It is functionally active chromaffin tumor, which may be located in the adrenal medulla or other sites of sympathetic ganglia or chromaffin tissue. This tumor stains deep brownish color when exposed to chromium salts. This tumor is derived from primitive cells originating in the neural crest, which can differentiate to form pheochromocytes. This tumor has a tendency to produce large amount of catecholamines, primarily norepinephrine.
Pheochromocytomas often involve the right rather than the left adrenal medulla and in 10% of cases it may be bilateral. This tumor tends to be circumscribed and yellowish brown, but occasionally this may attain a large size. Large growths frequently exhibit areas of necrosis, hemorrhage or cyst formation.
Pheochromocytomas may develop at all ages, but are usually encountered between the ages of 20 and 50 years. This tumor presents in a bizarre fashion which is often referred to as adrenal sympathetic syndrome.

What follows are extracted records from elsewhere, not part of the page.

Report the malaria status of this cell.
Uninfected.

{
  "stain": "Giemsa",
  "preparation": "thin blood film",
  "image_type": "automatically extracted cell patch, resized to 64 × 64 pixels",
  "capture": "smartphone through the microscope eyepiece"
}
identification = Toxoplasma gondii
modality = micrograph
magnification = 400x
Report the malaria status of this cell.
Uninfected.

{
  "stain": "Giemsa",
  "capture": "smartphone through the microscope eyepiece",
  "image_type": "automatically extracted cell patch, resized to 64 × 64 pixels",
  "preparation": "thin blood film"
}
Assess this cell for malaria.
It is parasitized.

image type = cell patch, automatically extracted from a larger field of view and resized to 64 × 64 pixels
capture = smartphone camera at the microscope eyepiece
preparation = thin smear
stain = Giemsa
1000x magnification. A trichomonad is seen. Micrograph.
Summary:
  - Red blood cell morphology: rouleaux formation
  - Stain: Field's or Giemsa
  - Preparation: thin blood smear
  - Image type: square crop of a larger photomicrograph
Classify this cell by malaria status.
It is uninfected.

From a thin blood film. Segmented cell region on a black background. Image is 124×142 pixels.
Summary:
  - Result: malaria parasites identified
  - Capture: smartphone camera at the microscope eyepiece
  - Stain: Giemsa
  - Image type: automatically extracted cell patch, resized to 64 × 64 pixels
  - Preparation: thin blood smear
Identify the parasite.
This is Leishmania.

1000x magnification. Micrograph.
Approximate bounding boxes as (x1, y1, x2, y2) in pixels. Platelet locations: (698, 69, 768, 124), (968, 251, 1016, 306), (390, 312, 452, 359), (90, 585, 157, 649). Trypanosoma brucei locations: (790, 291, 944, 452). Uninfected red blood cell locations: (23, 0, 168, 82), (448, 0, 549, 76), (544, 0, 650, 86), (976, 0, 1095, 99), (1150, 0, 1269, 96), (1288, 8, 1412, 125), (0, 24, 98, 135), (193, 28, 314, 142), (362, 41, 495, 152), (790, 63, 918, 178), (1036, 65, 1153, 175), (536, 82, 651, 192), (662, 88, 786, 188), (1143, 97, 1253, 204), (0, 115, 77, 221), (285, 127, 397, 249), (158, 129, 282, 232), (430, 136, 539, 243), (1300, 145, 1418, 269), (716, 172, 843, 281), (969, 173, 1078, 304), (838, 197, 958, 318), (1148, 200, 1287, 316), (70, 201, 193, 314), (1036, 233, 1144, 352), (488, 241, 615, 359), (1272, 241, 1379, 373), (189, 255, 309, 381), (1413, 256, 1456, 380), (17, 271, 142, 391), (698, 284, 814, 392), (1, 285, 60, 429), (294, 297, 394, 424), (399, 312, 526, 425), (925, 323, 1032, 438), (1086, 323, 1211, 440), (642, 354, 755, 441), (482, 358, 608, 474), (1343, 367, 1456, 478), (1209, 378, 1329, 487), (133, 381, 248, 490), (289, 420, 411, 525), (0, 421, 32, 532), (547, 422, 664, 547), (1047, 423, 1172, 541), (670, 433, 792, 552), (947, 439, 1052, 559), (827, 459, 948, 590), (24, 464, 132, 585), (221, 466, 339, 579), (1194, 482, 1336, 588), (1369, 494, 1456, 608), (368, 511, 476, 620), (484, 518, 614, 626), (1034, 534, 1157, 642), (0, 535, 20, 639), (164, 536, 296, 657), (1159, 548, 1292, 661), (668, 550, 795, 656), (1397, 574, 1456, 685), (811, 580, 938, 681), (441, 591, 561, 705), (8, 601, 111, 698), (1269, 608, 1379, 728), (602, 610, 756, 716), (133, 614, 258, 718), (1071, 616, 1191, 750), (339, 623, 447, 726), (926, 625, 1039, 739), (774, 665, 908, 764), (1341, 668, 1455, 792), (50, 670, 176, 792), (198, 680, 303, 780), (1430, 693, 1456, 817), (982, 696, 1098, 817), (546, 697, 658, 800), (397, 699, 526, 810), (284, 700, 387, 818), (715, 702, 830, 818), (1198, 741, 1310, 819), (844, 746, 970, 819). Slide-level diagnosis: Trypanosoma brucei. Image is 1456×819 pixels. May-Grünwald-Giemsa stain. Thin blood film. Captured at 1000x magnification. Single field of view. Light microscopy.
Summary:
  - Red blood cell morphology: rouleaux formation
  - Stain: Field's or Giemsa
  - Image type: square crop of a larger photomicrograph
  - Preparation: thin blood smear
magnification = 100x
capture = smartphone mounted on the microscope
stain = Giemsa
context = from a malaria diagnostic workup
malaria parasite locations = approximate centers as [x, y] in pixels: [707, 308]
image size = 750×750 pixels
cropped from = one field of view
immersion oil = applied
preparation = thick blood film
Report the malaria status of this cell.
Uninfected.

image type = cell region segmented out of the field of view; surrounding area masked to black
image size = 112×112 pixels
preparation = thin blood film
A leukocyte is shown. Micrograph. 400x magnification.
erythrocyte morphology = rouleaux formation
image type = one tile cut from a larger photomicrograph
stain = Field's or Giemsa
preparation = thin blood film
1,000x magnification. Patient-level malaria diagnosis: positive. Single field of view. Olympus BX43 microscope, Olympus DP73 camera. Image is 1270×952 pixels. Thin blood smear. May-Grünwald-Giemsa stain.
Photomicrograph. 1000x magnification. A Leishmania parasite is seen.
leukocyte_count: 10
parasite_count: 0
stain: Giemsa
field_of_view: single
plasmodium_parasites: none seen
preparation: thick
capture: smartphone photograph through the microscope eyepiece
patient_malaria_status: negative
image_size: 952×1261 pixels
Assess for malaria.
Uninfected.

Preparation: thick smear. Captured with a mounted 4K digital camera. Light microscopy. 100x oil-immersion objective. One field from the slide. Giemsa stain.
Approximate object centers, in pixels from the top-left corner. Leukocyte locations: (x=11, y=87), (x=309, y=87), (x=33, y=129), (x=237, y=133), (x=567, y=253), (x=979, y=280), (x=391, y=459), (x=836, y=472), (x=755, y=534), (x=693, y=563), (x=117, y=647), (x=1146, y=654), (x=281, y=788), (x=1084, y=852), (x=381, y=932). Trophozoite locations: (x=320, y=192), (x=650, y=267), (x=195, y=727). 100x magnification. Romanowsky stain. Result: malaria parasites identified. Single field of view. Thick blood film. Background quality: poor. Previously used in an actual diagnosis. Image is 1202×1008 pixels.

Paroxysmal or persistent arterial hypertension is there. The patient complains of sweating, palpitation and headache. Death may occur from myocardial infarction or cerebaro-vascular accident. The patient may present with diabetes mellitus.
Occasionally pheochromocytomas are due to increased secretion of epinephrine and norepinephrine. Usually patients with paroxysmal hypertension are more symptomatic than those with sustained hypertension. When the secretion is mainly epinephrine, the effects include sweating, tachycardia and hyperglycemia. However hypertensive episode may be stimulated by injection of drugs, e.g., histamine or glucagon or by injection of contrast materials used for arteriography.
Investigations-
1. It is confirmed by increased excretion rates of urinary epinephrine and norepinephrine or their metabolites.
2. Provocative test by intravenous administration of histamine.
3. Conventional urography.
4. Ultrasound.
5. CT scan.
6. Adrenal imaging.
7. Arteriography.
8. Adrenal venography.
Treatment-
The main treatment of pheochromocytoma is surgery. The place of medical treatment is restricted to-
1. Preoperative preparation.
2. For patients who refuse surgery.
3. For patients who have functioning metastases.